» **Source text**:
Comic: Bringing the library home during the pandemic

It's been a year since teachers were handed an unprecedented request: Educate students in entirely new ways, amid the backdrop of a global pandemic. In this comic series, we'll illustrate one educator's story each week from now until the end of the school year.

Episode 6

Librarian Emily Curtis and bus driver Edwin Steer of Georgetown, Texas, discuss creating places of "peace and security" by delivering books to students who can't be in school.

"Usually, my library is really bustling, and there are tons of kids in it. It's been much more quiet. I miss being able to be that place of peace and security." - Emily Curtis, librarian
Eda Uzunlar | NPR
"Now, the biggest way kids get their books is by putting them on hold. I have a little wagon, and I go around at the end of every day and deliver them to all of the language arts teachers."
Eda Uzunlar | NPR
"I had one kid say it was like Christmas. 'Yes! It's the book I've been waiting for!'"
Eda Uzunlar | NPR
"Our first three weeks were completely remote, and we really wanted to make sure kids at home had access to print books.We put them in brown paper bags, and they would get picked up by one of the bus drivers."
Eda Uzunlar | NPR
"My supervisor gives me a list of all the students' addresses, and I make my own route. The longest it's taken me is about an hour and a half. I'm really happy to be a part of it." - Edwin Steer, bus driver
Eda Uzunlar | NPR
"I know the kids miss being at school, being present with their friends. Getting the books delivered from the library, they feel like they're still involved with the school."
Eda Uzunlar | NPR
"One of the things that a library offers is escape and comfort through books, whether it's seeing someone else in your own situation or escaping to a world that's completely different from the one that we're experiencing right now."
Eda Uzunlar | NPR
"I do worry about those kids who are home alone. We hope for the best, but being able to send [a book] home – it's a little world that they can go off and enjoy."

» **Extracted information**:
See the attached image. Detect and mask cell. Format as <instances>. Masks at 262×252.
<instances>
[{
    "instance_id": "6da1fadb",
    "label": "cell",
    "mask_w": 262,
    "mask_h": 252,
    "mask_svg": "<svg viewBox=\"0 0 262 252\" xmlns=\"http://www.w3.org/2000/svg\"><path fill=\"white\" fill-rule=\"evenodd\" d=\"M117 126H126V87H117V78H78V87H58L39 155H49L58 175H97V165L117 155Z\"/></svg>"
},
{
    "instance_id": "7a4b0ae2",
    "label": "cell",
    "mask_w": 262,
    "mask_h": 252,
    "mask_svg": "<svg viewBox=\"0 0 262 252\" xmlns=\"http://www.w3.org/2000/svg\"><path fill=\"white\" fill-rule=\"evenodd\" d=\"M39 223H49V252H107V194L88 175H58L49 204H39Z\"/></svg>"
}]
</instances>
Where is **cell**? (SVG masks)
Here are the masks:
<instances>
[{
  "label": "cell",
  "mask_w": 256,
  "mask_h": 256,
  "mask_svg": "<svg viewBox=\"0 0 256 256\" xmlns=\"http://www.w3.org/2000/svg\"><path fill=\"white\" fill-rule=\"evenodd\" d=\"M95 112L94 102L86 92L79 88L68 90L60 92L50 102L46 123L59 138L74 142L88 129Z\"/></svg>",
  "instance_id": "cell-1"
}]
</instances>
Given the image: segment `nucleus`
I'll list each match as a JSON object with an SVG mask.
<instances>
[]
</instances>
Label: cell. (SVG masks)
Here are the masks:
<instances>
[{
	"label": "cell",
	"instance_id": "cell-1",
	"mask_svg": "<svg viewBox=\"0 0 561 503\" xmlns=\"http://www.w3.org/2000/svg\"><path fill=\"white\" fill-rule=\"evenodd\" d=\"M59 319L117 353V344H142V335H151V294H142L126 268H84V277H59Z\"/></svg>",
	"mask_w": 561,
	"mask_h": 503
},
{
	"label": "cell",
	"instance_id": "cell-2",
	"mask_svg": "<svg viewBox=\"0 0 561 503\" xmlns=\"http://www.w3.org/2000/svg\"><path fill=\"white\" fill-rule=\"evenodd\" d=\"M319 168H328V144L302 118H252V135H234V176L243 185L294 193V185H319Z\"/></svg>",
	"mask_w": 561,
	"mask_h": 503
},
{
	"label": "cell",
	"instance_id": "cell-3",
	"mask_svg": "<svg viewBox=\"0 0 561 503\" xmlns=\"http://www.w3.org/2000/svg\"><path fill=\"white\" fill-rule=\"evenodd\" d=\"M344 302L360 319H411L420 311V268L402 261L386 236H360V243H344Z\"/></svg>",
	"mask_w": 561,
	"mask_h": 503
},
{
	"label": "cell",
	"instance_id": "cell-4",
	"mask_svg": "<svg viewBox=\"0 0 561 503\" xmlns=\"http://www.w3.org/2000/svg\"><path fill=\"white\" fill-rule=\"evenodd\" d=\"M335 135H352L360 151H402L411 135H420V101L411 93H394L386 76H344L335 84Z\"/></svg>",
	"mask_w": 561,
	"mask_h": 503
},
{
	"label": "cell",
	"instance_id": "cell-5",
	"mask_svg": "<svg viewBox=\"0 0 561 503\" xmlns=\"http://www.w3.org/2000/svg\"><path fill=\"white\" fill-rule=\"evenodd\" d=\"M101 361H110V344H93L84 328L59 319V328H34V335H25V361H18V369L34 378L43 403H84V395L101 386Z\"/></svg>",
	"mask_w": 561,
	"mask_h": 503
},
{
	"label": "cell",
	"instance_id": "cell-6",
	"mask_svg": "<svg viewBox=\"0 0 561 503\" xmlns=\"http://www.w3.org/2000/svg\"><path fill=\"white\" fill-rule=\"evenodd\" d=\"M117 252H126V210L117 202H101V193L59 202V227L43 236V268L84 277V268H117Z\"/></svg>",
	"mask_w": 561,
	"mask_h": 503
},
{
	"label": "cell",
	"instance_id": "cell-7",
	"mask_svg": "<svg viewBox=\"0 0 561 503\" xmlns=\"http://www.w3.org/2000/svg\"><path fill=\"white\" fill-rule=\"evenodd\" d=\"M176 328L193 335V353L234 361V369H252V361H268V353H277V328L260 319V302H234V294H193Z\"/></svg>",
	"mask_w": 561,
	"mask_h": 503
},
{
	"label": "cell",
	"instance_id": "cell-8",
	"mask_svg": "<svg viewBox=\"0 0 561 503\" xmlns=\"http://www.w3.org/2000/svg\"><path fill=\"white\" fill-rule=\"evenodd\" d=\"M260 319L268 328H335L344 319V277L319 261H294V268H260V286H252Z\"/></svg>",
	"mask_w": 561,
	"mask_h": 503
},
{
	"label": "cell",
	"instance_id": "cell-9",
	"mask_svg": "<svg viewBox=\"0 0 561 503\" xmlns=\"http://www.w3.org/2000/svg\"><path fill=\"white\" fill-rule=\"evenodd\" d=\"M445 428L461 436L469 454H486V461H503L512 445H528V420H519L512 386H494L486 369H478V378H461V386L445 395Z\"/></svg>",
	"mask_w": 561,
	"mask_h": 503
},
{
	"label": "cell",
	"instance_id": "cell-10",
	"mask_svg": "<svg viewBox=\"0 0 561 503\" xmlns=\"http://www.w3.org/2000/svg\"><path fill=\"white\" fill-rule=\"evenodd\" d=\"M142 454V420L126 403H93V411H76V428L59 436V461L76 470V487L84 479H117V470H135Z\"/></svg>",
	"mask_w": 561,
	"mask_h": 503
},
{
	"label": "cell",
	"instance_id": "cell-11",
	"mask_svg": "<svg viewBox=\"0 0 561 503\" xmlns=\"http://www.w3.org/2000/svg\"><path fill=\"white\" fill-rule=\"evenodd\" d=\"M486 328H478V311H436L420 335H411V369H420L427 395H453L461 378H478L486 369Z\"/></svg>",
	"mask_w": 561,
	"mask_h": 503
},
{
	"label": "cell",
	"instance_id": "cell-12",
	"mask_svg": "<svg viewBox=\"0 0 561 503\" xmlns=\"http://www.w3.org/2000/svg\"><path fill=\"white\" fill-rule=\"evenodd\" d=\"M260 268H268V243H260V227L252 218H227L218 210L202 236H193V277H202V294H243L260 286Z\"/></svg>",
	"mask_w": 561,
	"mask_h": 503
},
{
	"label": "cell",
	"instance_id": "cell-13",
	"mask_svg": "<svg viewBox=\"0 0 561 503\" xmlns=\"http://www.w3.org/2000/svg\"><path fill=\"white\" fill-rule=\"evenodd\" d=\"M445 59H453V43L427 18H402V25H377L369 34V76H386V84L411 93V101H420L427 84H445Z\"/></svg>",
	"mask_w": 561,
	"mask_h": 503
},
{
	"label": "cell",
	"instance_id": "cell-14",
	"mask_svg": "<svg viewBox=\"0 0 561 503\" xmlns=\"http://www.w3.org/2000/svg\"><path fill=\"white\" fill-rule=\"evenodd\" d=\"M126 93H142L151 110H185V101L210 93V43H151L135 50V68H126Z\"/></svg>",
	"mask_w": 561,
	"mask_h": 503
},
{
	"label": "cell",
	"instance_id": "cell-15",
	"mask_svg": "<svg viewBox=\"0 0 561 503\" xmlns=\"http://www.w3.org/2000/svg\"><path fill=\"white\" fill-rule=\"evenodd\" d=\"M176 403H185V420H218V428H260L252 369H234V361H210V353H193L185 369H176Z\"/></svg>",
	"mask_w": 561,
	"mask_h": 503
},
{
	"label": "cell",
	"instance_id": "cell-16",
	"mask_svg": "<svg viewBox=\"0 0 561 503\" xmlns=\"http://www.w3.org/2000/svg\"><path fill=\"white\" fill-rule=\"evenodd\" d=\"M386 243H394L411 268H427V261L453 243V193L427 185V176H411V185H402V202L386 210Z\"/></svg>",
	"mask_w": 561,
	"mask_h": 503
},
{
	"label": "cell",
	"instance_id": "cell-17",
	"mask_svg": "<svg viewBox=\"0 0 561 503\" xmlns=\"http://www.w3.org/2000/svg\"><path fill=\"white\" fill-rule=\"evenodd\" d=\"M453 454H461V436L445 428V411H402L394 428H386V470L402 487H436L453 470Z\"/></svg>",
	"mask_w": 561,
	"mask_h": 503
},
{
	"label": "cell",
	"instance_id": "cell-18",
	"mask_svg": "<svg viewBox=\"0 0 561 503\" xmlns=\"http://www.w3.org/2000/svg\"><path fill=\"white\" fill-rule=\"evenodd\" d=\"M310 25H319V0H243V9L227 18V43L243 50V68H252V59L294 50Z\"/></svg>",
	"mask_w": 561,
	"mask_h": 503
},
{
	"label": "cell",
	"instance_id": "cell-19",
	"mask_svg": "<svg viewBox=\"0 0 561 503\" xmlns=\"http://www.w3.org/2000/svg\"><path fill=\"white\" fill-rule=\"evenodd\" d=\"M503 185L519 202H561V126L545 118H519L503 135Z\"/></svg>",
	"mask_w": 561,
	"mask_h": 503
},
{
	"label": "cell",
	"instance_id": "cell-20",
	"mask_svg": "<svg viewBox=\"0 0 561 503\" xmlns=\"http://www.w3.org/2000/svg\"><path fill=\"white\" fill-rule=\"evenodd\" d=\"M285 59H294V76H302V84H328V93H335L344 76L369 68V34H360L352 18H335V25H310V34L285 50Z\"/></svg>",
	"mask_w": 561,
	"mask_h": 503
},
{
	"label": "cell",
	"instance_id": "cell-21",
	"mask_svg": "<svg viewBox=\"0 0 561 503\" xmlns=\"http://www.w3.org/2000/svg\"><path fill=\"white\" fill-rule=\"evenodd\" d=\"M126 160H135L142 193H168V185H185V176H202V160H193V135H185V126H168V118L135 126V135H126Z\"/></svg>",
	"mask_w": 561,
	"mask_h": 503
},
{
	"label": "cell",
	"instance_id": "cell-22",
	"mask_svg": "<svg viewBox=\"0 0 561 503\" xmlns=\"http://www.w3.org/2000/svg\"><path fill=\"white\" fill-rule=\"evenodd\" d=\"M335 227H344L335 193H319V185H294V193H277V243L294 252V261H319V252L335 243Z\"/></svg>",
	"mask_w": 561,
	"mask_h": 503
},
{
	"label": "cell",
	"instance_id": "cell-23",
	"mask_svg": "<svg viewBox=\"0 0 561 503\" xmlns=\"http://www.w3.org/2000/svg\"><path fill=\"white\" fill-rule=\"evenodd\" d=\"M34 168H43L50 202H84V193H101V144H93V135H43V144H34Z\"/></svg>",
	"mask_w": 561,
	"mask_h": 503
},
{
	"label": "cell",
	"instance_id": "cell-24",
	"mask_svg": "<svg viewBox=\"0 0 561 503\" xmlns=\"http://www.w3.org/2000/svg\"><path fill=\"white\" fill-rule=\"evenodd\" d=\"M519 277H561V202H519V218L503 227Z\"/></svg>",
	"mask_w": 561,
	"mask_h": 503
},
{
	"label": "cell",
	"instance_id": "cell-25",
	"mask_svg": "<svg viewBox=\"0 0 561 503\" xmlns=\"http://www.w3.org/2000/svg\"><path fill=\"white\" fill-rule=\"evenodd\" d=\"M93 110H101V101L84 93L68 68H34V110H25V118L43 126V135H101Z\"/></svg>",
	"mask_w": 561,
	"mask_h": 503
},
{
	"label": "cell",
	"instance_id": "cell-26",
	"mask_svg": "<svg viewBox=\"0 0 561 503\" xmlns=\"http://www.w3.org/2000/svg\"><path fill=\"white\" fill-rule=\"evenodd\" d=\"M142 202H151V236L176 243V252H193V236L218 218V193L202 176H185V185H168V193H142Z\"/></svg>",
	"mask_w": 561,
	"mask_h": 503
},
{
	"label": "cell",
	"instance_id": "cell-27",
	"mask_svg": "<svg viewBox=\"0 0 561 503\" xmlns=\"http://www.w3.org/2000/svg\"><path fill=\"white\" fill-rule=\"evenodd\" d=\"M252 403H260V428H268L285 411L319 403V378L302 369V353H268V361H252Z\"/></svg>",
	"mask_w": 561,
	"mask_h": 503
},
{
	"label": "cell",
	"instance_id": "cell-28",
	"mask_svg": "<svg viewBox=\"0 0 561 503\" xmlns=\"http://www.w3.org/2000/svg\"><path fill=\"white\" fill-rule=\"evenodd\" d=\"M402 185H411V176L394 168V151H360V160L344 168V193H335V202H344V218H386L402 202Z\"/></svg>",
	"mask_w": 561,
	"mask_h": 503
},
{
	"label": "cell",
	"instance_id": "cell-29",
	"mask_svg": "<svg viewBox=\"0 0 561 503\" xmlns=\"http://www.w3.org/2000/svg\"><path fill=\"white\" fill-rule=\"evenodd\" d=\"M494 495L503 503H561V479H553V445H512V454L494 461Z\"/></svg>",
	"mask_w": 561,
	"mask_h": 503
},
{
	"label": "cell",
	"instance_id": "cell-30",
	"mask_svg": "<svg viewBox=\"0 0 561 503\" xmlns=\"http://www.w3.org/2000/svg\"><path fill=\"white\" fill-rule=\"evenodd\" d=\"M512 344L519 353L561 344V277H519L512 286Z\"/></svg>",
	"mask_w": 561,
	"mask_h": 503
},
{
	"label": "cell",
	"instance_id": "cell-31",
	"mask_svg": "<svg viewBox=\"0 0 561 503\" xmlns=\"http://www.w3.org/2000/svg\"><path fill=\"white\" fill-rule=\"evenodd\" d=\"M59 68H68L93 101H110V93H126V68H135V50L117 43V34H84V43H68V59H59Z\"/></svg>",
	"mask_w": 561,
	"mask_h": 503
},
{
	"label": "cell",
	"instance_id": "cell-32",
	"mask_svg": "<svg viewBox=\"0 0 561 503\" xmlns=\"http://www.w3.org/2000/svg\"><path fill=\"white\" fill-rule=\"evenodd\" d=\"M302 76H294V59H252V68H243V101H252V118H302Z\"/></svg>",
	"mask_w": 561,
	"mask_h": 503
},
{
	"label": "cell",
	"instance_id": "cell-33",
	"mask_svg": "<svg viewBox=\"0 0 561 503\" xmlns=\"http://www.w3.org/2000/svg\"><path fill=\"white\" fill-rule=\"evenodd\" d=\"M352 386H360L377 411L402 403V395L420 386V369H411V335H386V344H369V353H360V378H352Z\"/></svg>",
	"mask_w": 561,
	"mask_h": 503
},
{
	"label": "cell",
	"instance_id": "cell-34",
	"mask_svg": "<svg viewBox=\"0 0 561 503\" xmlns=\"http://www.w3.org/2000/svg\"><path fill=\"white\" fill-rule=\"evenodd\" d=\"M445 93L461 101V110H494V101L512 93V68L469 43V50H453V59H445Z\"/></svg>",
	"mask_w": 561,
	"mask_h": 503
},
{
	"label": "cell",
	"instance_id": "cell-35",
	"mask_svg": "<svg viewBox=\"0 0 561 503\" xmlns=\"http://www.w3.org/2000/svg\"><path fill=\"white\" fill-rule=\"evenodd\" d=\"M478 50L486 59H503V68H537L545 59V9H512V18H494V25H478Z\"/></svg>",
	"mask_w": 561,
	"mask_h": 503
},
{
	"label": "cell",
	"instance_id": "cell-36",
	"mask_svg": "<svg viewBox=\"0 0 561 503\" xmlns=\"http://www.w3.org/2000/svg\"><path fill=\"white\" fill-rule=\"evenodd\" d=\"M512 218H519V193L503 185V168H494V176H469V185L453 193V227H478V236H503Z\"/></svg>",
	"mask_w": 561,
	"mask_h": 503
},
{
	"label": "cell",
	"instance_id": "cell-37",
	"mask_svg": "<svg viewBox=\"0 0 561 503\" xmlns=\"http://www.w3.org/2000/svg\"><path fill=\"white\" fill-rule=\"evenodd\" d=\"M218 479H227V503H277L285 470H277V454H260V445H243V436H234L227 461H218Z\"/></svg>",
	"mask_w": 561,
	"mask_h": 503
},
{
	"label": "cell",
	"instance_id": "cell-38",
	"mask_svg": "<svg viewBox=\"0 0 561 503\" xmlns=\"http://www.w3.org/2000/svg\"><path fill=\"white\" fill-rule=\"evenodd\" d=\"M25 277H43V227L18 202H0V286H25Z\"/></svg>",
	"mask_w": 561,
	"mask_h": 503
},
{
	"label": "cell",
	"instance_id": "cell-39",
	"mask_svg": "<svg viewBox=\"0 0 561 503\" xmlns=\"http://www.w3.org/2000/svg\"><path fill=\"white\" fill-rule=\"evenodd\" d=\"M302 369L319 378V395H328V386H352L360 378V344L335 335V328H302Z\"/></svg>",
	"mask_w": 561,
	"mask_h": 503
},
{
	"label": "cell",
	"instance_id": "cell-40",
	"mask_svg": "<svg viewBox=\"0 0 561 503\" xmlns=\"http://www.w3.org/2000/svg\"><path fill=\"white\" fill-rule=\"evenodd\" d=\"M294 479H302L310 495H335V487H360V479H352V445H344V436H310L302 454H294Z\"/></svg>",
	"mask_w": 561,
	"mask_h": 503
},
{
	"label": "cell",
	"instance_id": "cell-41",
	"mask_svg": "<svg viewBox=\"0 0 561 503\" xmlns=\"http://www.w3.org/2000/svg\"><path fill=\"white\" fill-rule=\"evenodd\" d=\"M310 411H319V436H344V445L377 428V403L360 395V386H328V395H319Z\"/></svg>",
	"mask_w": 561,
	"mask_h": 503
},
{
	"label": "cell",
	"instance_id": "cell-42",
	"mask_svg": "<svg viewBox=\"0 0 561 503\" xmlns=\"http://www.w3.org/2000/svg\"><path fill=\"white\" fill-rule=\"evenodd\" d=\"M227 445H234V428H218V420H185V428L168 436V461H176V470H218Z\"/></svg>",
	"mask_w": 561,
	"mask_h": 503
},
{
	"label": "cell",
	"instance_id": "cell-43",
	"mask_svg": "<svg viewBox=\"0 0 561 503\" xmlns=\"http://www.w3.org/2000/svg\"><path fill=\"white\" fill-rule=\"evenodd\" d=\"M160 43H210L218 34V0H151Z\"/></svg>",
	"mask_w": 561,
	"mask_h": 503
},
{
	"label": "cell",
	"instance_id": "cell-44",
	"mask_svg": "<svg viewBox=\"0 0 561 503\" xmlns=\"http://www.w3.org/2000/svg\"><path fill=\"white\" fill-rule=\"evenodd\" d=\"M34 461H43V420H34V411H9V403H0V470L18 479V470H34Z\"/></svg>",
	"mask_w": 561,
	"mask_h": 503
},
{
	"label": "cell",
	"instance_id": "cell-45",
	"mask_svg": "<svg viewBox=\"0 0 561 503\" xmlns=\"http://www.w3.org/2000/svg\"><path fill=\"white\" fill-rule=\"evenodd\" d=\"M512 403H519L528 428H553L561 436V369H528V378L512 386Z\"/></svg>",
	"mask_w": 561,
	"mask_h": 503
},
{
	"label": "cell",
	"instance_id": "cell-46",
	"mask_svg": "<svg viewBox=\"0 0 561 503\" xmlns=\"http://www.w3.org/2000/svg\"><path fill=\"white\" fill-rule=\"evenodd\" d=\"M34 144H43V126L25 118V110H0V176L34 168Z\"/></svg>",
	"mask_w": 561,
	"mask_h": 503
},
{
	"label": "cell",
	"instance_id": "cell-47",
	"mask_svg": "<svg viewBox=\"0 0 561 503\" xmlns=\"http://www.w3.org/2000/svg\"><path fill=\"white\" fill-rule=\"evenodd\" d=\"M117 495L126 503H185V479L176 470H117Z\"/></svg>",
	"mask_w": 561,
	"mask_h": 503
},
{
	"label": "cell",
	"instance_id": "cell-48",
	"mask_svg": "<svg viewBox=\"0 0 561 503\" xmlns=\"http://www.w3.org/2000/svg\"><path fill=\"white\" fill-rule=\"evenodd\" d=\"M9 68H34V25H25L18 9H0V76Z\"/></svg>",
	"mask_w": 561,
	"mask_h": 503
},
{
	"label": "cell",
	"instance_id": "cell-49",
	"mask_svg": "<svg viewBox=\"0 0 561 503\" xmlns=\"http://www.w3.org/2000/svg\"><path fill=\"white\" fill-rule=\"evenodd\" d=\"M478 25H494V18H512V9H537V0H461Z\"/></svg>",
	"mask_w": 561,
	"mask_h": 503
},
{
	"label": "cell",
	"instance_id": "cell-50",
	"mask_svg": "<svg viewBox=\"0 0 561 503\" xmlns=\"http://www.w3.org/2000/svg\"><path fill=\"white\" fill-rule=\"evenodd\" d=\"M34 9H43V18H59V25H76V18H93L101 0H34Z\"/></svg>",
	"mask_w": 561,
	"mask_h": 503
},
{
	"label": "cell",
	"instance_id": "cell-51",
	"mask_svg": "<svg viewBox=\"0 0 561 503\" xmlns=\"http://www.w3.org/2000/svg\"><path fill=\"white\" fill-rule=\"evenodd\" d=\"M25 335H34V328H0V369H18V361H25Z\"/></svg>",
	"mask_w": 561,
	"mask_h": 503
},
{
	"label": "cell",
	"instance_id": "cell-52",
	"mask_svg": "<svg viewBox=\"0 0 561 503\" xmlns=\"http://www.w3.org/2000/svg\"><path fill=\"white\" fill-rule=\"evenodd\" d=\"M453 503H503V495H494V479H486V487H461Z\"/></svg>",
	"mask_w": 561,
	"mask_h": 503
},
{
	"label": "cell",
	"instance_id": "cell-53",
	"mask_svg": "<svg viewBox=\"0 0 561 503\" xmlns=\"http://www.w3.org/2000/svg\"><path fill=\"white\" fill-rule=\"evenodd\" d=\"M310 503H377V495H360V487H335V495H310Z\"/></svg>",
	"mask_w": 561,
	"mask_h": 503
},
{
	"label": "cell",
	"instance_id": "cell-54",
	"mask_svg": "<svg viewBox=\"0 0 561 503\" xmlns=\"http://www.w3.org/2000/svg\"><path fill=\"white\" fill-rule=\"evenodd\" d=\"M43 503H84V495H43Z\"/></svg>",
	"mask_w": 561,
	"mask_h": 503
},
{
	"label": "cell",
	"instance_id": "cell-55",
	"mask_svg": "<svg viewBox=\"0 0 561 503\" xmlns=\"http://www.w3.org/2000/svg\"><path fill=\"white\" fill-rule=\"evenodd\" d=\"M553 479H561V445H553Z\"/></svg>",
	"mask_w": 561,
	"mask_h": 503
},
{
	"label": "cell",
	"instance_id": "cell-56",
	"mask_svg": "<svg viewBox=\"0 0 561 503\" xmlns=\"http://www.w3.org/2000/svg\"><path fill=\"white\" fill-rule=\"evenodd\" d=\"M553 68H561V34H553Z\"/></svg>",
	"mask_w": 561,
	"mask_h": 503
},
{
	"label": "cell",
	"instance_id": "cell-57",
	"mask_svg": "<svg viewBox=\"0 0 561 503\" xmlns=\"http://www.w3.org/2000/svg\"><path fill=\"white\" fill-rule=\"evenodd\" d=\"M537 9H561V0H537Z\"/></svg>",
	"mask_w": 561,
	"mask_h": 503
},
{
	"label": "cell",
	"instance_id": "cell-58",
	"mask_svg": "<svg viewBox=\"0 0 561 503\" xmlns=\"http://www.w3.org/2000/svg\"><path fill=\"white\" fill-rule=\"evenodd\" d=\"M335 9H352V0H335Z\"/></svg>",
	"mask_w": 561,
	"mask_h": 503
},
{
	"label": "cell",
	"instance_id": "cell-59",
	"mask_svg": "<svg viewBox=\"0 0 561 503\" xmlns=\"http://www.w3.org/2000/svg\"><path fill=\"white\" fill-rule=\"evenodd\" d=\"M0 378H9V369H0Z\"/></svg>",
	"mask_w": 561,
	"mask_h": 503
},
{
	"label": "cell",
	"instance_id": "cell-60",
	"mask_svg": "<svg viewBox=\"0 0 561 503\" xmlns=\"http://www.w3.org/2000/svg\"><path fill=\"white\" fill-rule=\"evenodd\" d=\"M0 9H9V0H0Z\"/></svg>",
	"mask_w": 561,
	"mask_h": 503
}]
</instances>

» **Instructions to follow**: Copy the passage of the library comic from "Librarian Emily Curtis" to "be in school.", word for word.

» **Output of the exercise**:
Librarian Emily Curtis and bus driver Edwin Steer of Georgetown, Texas, discuss creating places of "peace and security" by delivering books to students who can't be in school.